▶ _What the exercise asks_
From the line containing "Orinoquía, site N10, 2020-05-25" down to the final line of the entries below, restate each line word for word and add nothing.

Dataset entries:
-- Opening Marker --

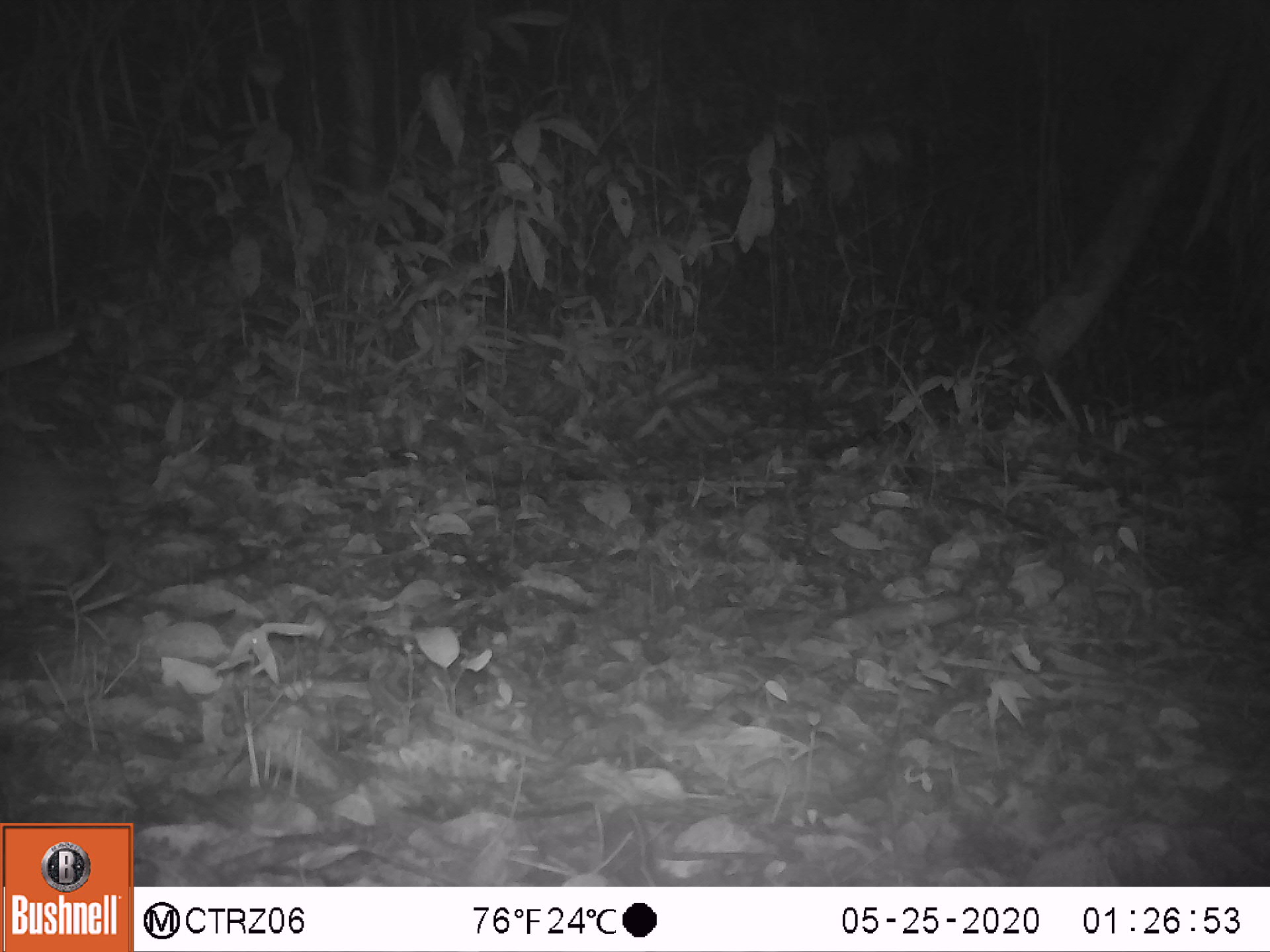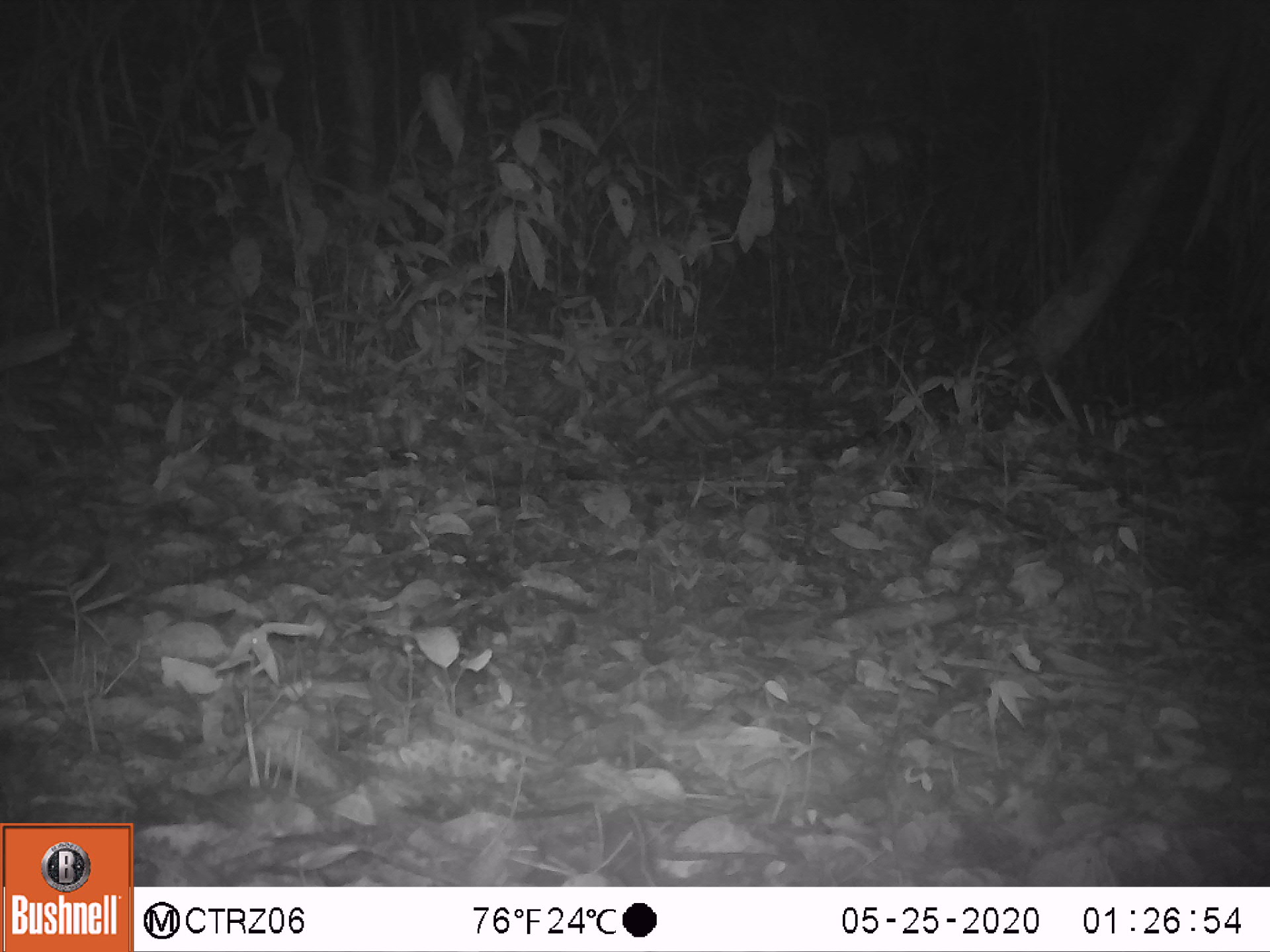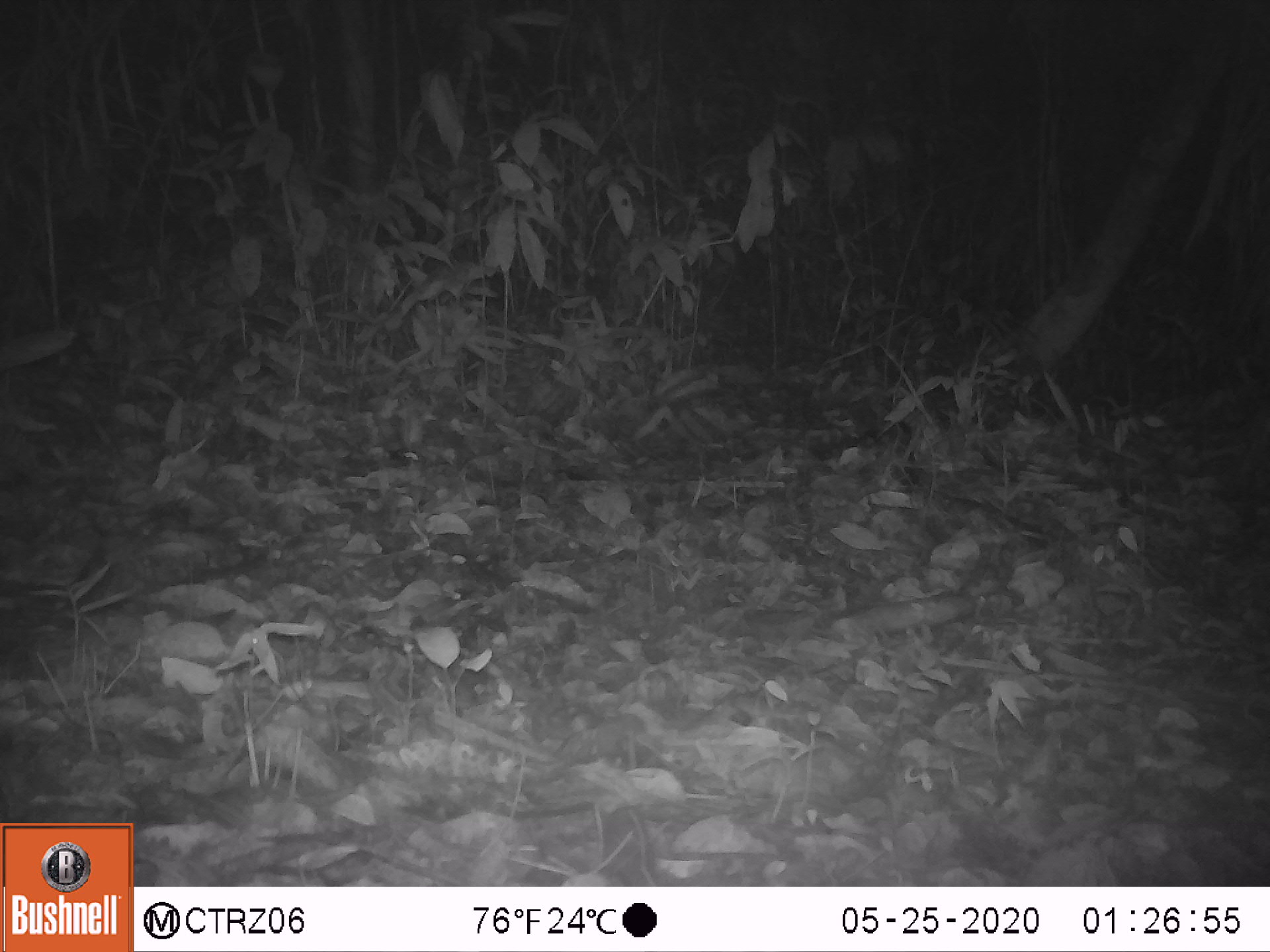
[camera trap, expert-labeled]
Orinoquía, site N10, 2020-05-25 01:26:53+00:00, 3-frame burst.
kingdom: Animalia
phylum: Chordata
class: Mammalia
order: Cingulata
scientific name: Cingulata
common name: armadillo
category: unknown armadillo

-- Closing Marker --

▶ _Exercise answer_
Orinoquía, site N10, 2020-05-25 01:26:53+00:00, 3-frame burst.
kingdom: Animalia
phylum: Chordata
class: Mammalia
order: Cingulata
scientific name: Cingulata
common name: armadillo
category: unknown armadillo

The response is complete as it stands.